[NVPTX] Move NVPTXPeephole after NVPTXPrologEpilogPass

Summary:
Offset of frame index is calculated by NVPTXPrologEpilogPass. Before
that the correct offset of stack objects cannot be obtained, which
leads to wrong offset if there are more than 2 frame objects. This patch
move NVPTXPeephole after NVPTXPrologEpilogPass.
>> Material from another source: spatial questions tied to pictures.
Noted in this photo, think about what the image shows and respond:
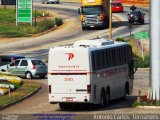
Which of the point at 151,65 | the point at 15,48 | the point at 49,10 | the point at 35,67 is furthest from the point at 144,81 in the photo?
the point at 49,10

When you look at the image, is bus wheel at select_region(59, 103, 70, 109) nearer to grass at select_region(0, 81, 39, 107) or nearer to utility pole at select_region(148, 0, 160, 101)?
grass at select_region(0, 81, 39, 107)

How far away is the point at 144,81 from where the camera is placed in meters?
53.4

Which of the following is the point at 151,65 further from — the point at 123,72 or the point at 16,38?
the point at 16,38

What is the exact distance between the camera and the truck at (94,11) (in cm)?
8689

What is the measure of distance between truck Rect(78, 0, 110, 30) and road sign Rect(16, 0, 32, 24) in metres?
7.20

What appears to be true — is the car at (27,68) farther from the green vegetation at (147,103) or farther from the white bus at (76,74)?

Because the frame index
is already replaced by %VRFrame in NVPTXPrologEpilogPass, we check
VRFrame register instead, and try to remove the VRFrame if there
is no usage after NVPTXPeephole pass.

Patched by Xuetian Weng. 

Test Plan:
Strengthened test/CodeGen/NVPTX/local-stack-frame.ll to check the
offset calculation based on SP and SPL.

Reviewers: jholewinski, jingyue

Reviewed By: jingyue

Subscribers: jholewinski, llvm-commits

Differential Revision: http://reviews.llvm.org/D10853

llvm-svn: 241185
diff --git a/llvm/test/CodeGen/NVPTX/local-stack-frame.ll b/llvm/test/CodeGen/NVPTX/local-stack-frame.ll
index fba5dd8..ef1b7da 100644
--- a/llvm/test/CodeGen/NVPTX/local-stack-frame.ll
+++ b/llvm/test/CodeGen/NVPTX/local-stack-frame.ll
@@ -59,10 +59,16 @@
 
 ; PTX32:        cvta.local.u32   %SP, %SPL;
 ; PTX32:        add.u32          {{%r[0-9]+}}, %SP, 0;
+; PTX32:        add.u32          {{%r[0-9]+}}, %SPL, 0;
+; PTX32:        add.u32          {{%r[0-9]+}}, %SP, 4;
+; PTX32:        add.u32          {{%r[0-9]+}}, %SPL, 4;
 ; PTX32:        st.local.u32     [{{%r[0-9]+}}], {{%r[0-9]+}}
 ; PTX32:        st.local.u32     [{{%r[0-9]+}}], {{%r[0-9]+}}
 ; PTX64:        cvta.local.u64   %SP, %SPL;
 ; PTX64:        add.u64          {{%rd[0-9]+}}, %SP, 0;
+; PTX64:        add.u64          {{%rd[0-9]+}}, %SPL, 0;
+; PTX64:        add.u64          {{%rd[0-9]+}}, %SP, 4;
+; PTX64:        add.u64          {{%rd[0-9]+}}, %SPL, 4;
 ; PTX64:        st.local.u32     [{{%rd[0-9]+}}], {{%r[0-9]+}}
 ; PTX64:        st.local.u32     [{{%rd[0-9]+}}], {{%r[0-9]+}}
 define void @foo4() {